Work instructions: Tell how many lines below include the word "fixed". Only the number should appear.

Record extracts:

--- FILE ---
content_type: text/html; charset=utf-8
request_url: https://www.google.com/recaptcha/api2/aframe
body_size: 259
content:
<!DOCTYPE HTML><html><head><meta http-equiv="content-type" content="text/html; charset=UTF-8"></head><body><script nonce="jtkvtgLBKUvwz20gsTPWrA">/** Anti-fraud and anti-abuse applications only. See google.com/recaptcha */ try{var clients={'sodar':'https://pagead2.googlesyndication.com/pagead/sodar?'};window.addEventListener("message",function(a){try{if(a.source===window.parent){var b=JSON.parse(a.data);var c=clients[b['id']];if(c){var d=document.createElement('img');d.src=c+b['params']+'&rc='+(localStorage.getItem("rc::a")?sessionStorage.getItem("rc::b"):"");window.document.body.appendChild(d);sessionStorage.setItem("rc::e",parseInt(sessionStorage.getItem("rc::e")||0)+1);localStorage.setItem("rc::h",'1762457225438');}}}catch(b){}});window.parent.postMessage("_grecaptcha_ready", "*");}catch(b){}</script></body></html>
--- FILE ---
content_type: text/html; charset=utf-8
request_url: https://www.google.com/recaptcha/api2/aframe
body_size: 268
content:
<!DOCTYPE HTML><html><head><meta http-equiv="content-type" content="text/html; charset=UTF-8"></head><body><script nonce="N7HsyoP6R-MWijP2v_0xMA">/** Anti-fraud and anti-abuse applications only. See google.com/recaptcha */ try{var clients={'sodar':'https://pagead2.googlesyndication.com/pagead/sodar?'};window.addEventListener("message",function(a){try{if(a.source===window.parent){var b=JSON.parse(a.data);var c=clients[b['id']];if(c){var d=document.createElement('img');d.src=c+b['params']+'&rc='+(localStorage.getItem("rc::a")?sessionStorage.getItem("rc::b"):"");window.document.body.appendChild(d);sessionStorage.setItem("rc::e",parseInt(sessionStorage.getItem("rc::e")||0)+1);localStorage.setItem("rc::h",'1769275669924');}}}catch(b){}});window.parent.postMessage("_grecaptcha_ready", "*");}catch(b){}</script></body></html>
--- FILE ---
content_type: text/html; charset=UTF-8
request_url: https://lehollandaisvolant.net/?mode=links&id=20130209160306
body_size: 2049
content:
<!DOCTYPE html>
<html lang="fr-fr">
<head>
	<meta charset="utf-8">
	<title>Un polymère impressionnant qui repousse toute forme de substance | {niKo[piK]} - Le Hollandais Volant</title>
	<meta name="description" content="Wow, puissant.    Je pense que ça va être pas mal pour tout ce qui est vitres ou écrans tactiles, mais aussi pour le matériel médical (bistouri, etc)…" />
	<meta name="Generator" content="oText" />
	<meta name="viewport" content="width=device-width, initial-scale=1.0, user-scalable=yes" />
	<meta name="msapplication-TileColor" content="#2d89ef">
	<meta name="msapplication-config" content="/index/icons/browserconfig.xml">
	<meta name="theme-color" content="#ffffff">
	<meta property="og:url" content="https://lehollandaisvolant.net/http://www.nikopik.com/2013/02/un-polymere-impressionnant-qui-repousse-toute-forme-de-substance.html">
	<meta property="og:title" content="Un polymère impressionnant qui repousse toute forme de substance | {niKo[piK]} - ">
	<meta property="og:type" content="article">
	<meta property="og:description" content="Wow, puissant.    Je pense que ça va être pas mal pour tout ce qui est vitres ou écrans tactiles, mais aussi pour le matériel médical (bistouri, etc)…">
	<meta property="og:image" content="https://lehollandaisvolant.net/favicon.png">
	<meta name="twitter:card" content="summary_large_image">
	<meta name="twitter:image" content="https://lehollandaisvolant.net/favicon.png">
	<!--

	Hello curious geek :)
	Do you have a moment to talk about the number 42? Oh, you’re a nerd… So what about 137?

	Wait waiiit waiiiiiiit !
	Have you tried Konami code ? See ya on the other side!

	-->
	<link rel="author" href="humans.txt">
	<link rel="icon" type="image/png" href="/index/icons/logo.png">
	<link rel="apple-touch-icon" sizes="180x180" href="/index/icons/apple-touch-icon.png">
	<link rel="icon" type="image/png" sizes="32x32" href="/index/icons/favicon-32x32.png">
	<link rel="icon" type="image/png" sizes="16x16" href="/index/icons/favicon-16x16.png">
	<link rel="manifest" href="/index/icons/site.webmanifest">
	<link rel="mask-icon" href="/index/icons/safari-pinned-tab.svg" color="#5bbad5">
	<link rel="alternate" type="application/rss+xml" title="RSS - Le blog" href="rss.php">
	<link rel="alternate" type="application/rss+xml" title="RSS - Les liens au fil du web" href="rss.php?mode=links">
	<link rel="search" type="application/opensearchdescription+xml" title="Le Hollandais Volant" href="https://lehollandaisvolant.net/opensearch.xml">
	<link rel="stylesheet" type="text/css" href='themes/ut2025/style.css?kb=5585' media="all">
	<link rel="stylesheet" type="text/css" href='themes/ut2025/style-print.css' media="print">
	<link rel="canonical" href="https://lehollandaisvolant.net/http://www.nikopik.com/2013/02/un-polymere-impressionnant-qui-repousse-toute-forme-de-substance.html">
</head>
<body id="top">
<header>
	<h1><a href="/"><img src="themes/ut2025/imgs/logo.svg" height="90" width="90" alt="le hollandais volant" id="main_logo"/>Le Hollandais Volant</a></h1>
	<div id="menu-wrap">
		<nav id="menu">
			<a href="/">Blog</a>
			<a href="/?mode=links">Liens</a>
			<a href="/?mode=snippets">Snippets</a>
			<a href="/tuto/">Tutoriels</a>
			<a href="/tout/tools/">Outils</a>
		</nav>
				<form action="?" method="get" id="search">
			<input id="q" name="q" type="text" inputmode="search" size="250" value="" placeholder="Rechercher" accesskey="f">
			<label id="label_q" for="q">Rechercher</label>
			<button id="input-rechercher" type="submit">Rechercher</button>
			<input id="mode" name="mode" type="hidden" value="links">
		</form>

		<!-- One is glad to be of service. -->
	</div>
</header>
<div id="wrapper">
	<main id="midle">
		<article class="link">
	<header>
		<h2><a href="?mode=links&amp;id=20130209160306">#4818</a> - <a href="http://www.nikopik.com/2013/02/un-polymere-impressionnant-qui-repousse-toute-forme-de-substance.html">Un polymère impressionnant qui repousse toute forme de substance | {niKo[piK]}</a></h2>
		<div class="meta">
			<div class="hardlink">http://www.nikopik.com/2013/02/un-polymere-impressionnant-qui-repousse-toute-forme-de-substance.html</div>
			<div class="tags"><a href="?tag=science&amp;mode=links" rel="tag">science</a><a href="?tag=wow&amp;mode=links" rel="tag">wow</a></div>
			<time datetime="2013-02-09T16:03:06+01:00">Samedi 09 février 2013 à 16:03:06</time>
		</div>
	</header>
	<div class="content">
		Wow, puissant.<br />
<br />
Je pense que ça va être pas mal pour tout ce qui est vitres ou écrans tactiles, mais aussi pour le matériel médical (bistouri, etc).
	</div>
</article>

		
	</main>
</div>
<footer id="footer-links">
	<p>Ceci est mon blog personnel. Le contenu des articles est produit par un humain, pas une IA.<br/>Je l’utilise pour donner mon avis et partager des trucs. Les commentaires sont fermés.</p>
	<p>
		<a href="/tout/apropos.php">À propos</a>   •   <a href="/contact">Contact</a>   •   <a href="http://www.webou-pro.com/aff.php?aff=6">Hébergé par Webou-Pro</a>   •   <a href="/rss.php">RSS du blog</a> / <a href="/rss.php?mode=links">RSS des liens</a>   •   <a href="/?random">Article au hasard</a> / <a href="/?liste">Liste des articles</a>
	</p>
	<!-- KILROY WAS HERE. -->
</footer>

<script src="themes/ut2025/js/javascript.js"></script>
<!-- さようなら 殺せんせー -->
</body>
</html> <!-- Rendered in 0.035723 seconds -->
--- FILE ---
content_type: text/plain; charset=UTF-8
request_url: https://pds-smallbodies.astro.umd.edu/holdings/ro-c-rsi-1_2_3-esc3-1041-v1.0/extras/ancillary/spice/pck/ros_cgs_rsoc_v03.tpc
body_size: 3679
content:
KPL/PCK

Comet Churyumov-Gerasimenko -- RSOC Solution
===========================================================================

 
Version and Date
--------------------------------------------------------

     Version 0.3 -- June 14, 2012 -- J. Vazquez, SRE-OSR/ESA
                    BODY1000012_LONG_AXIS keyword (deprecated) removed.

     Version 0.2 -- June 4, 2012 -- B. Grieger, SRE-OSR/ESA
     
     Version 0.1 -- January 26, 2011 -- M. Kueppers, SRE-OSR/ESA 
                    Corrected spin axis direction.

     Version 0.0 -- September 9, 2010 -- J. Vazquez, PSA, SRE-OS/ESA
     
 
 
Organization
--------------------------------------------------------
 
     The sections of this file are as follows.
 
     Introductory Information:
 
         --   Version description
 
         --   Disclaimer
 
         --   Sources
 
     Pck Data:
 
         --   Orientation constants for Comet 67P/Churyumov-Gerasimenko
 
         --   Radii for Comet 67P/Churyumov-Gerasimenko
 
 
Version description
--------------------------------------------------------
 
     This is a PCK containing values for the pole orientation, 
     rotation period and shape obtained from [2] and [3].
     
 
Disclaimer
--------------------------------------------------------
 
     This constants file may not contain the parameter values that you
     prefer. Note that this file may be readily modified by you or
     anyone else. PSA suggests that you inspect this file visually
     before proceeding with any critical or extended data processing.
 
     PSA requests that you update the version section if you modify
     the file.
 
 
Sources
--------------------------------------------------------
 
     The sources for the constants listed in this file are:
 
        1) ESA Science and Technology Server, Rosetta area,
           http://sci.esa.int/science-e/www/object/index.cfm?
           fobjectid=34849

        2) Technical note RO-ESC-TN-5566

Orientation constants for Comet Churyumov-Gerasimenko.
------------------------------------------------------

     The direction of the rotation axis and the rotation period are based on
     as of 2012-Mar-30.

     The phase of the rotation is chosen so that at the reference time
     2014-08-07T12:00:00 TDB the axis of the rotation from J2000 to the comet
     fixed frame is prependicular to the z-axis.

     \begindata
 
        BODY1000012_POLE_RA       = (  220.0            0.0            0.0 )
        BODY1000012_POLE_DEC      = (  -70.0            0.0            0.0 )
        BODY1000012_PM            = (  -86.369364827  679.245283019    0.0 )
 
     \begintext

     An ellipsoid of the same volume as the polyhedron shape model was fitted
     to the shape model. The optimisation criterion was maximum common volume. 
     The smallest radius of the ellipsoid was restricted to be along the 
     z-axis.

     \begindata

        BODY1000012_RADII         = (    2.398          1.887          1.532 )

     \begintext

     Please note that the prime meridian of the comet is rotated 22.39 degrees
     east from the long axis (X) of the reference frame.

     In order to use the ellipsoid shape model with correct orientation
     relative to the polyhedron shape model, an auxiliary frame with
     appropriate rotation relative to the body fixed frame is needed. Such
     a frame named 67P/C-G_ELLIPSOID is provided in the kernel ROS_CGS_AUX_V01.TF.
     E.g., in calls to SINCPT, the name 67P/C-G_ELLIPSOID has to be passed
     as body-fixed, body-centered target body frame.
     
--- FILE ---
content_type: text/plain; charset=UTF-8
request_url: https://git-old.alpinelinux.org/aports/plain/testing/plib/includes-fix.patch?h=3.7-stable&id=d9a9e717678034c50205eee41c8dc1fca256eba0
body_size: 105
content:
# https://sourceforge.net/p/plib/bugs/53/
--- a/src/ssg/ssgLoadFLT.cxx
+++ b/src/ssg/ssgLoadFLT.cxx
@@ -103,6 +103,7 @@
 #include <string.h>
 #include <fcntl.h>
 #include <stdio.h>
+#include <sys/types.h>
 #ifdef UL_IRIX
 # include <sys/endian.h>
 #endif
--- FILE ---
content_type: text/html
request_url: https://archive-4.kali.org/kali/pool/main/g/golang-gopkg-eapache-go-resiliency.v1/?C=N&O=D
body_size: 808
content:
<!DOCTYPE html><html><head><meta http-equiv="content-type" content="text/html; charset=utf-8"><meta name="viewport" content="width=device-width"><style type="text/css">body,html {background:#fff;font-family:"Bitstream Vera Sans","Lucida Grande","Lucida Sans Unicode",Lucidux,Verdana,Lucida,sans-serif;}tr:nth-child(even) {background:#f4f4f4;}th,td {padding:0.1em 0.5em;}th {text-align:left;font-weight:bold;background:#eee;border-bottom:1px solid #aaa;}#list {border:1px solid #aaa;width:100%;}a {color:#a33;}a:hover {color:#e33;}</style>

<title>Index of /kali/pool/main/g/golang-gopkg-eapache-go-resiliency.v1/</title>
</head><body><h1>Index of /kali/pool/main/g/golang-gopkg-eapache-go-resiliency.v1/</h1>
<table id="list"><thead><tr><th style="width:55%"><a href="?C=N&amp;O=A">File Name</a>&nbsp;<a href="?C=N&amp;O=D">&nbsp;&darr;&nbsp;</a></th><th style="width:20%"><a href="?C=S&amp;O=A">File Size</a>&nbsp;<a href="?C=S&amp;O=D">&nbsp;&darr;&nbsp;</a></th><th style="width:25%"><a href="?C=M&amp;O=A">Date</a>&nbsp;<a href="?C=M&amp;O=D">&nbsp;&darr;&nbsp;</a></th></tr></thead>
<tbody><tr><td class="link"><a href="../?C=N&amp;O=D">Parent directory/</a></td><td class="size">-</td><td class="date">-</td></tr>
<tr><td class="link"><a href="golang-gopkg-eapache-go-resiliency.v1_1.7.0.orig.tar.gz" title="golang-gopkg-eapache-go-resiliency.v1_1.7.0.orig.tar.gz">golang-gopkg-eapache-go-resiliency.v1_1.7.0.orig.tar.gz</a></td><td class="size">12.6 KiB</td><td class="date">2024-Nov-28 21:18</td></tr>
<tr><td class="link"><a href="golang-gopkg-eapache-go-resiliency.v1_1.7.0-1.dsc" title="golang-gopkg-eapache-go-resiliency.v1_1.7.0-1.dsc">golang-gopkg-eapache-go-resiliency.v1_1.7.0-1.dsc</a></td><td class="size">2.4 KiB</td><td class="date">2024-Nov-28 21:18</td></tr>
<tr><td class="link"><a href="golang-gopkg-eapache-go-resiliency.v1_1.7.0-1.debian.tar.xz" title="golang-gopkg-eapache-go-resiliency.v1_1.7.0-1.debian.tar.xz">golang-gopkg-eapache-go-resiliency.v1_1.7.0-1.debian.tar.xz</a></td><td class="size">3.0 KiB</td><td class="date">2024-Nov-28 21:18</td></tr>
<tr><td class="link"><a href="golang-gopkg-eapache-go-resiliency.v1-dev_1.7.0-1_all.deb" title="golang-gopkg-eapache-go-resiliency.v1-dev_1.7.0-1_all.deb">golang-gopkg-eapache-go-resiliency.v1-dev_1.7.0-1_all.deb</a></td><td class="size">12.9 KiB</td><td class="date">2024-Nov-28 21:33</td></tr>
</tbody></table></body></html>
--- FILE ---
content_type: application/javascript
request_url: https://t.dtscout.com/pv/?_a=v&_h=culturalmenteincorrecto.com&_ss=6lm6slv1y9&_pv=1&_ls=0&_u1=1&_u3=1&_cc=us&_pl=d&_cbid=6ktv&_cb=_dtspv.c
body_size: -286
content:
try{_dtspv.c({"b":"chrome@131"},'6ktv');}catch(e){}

Output for this task: 3